Repeat precisely, and only, the lines between the line containing "How much of" and the end of the listing below, both ends included.

Excerpts of spatial question data
------------------------------------------------------------------------

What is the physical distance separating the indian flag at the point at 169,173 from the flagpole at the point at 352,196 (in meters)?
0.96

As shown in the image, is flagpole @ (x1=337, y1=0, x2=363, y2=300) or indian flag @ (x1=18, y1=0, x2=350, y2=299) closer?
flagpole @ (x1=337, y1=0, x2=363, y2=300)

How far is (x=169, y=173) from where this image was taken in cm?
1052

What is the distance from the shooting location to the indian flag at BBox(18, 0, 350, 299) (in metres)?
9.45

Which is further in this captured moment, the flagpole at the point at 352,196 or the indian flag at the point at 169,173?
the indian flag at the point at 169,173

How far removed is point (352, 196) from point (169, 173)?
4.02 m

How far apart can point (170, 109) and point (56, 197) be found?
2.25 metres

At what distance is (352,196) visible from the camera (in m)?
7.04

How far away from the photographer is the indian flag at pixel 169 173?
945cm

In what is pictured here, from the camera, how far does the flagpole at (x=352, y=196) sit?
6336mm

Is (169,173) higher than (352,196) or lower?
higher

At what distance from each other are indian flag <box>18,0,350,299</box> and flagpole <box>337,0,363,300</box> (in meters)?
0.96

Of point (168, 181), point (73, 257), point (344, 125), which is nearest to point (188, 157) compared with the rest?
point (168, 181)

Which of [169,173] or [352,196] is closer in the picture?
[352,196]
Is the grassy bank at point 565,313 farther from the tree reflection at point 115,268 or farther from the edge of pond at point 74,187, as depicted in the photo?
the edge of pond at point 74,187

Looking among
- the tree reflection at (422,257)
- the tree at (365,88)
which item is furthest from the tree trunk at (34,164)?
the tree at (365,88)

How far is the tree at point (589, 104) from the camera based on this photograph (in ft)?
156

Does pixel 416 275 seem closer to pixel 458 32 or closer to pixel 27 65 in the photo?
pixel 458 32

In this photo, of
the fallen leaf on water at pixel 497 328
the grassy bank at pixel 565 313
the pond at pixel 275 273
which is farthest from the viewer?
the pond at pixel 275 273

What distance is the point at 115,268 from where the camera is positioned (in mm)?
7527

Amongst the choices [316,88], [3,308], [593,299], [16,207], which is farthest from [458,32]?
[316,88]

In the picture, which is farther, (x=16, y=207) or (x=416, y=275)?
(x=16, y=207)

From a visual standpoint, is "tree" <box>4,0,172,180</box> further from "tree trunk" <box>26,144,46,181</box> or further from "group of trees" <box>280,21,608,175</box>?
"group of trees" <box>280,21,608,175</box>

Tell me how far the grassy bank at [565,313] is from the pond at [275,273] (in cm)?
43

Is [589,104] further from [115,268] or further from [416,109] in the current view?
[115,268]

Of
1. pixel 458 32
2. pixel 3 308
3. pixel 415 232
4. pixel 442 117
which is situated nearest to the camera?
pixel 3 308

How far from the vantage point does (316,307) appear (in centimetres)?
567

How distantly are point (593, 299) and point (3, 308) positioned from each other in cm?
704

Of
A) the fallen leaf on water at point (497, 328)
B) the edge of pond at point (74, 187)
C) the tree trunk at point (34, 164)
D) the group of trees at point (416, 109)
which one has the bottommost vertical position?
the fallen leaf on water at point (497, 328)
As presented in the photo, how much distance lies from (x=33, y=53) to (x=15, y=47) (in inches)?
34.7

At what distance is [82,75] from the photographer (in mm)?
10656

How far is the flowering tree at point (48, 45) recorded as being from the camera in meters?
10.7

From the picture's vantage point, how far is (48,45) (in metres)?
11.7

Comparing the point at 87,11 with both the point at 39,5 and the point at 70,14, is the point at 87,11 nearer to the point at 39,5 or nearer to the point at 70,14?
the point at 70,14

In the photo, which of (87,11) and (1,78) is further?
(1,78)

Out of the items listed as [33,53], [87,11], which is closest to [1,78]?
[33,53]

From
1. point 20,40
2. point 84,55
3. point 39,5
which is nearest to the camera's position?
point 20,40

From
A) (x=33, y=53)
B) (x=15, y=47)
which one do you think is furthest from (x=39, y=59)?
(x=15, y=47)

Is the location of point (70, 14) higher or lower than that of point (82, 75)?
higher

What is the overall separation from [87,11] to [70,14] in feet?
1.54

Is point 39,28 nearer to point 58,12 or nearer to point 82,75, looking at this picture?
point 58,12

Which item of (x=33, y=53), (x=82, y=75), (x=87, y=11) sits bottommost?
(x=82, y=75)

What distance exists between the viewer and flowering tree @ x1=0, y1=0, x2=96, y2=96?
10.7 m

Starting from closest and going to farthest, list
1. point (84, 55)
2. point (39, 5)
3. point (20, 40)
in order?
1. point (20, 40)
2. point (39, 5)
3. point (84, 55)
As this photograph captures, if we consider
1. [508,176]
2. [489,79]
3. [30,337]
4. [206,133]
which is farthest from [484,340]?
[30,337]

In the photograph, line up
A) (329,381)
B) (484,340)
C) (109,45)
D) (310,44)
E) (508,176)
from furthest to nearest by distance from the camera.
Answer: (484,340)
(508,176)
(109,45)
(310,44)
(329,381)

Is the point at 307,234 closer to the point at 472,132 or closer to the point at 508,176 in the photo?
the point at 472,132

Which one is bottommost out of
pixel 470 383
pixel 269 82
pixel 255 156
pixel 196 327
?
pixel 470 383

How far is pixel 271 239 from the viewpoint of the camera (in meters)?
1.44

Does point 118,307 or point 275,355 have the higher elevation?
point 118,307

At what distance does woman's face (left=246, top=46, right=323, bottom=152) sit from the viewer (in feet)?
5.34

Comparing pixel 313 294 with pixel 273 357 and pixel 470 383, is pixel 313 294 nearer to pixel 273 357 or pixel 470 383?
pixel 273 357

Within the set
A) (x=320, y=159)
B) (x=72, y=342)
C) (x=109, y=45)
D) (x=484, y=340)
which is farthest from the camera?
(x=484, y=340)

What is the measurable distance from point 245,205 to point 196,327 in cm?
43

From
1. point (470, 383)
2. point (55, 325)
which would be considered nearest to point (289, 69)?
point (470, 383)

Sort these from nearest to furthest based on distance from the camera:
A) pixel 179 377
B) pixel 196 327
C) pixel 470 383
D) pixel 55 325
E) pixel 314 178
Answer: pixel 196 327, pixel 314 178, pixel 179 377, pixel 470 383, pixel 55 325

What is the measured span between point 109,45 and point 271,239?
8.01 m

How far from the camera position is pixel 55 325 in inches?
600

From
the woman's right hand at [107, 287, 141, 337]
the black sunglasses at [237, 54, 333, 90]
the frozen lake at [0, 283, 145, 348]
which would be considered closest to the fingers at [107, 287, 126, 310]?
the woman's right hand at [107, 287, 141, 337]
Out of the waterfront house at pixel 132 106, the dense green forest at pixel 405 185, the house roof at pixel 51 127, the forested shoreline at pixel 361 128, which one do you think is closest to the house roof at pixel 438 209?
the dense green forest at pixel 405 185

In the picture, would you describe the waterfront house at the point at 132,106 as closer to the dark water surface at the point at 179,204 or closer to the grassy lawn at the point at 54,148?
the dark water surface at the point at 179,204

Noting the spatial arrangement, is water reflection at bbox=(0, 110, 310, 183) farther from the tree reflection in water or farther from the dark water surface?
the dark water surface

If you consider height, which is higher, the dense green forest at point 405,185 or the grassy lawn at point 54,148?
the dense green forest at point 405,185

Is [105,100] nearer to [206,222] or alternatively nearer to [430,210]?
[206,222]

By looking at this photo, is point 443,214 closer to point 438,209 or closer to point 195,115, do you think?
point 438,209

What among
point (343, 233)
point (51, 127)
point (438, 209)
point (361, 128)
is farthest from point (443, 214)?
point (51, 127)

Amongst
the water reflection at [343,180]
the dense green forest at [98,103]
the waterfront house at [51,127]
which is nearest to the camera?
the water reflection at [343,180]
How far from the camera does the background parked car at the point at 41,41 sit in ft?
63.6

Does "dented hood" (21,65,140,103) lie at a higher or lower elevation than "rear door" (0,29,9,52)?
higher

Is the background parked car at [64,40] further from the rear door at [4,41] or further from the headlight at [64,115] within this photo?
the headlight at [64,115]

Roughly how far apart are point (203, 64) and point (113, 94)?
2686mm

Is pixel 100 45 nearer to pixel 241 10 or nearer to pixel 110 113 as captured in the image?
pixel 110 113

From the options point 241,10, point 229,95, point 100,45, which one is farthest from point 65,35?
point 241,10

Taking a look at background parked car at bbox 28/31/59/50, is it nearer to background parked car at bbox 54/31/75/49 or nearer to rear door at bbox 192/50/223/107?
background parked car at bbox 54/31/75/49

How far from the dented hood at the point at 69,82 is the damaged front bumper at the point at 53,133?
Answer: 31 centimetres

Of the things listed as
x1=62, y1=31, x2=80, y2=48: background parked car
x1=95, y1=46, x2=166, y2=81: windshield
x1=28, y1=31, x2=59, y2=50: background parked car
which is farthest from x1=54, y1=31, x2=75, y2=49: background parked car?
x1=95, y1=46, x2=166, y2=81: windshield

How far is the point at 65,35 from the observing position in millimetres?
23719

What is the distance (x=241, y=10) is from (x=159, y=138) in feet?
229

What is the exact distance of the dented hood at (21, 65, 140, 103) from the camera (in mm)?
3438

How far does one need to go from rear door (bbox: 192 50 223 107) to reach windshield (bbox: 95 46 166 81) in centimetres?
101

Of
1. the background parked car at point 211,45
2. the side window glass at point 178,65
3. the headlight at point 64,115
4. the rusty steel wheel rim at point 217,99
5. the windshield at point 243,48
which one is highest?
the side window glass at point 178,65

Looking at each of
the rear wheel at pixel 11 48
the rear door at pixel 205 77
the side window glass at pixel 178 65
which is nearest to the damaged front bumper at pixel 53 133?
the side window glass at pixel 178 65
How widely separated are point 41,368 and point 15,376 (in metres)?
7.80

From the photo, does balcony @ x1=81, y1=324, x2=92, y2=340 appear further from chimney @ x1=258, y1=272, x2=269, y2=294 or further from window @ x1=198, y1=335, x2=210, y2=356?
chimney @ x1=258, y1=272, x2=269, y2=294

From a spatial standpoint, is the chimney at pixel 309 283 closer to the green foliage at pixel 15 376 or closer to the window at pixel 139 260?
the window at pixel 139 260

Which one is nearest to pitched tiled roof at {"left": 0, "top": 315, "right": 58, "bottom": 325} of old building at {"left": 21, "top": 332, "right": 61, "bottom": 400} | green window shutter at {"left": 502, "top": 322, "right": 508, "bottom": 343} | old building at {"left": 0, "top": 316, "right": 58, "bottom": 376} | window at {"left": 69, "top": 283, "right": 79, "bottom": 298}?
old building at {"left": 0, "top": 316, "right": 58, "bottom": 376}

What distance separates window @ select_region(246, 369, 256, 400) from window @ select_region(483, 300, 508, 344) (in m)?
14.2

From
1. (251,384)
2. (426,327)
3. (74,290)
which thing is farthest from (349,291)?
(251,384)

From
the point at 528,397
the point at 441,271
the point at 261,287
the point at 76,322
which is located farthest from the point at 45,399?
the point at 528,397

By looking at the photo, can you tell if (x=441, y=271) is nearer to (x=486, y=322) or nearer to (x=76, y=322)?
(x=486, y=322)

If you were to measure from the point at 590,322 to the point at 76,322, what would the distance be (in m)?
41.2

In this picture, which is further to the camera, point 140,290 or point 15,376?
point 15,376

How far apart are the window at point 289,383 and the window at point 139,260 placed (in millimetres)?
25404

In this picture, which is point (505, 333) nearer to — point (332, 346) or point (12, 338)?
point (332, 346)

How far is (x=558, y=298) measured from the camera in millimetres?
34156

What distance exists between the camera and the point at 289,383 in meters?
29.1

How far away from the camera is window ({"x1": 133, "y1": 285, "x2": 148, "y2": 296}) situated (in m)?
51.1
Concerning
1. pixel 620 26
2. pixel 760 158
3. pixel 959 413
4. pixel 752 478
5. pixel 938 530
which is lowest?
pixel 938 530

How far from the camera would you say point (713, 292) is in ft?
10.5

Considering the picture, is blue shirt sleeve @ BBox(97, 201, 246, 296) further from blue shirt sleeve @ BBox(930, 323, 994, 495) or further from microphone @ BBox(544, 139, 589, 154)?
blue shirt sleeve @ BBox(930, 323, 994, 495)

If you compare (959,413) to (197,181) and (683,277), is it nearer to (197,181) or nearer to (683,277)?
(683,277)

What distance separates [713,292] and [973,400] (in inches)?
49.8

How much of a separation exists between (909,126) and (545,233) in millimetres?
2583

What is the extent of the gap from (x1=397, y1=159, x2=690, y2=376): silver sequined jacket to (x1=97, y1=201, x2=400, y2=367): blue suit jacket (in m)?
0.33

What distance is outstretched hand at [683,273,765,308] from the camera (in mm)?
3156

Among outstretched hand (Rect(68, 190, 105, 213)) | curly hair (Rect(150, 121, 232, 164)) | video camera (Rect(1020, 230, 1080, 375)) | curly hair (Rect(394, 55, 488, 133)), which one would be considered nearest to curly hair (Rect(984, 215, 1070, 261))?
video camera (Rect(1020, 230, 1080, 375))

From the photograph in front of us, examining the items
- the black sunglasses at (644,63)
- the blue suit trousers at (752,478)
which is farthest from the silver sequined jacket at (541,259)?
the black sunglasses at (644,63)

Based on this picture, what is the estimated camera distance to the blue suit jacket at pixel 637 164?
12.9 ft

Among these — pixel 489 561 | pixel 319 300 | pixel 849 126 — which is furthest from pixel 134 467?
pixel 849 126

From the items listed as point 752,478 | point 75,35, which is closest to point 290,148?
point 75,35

------------------------------------------------------------------------

# [Output]
How much of a separation exists between (909,126) and (545,233) in millimetres?
2583

What is the extent of the gap from (x1=397, y1=159, x2=690, y2=376): silver sequined jacket to (x1=97, y1=201, x2=400, y2=367): blue suit jacket (in m)?
0.33

What distance is outstretched hand at [683,273,765,308] from the camera (in mm)?
3156

Among outstretched hand (Rect(68, 190, 105, 213)) | curly hair (Rect(150, 121, 232, 164)) | video camera (Rect(1020, 230, 1080, 375)) | curly hair (Rect(394, 55, 488, 133)), which one would be considered nearest to curly hair (Rect(984, 215, 1070, 261))?
video camera (Rect(1020, 230, 1080, 375))

From the photograph in front of us, examining the items
- the black sunglasses at (644,63)
- the blue suit trousers at (752,478)
which is farthest from the silver sequined jacket at (541,259)?
the black sunglasses at (644,63)

Based on this picture, what is the estimated camera distance to the blue suit jacket at pixel 637 164?
12.9 ft

Among these — pixel 489 561 | pixel 319 300 | pixel 849 126 — which is furthest from pixel 134 467?
pixel 849 126

From the items listed as point 752,478 | point 75,35, which is closest to point 290,148?
point 75,35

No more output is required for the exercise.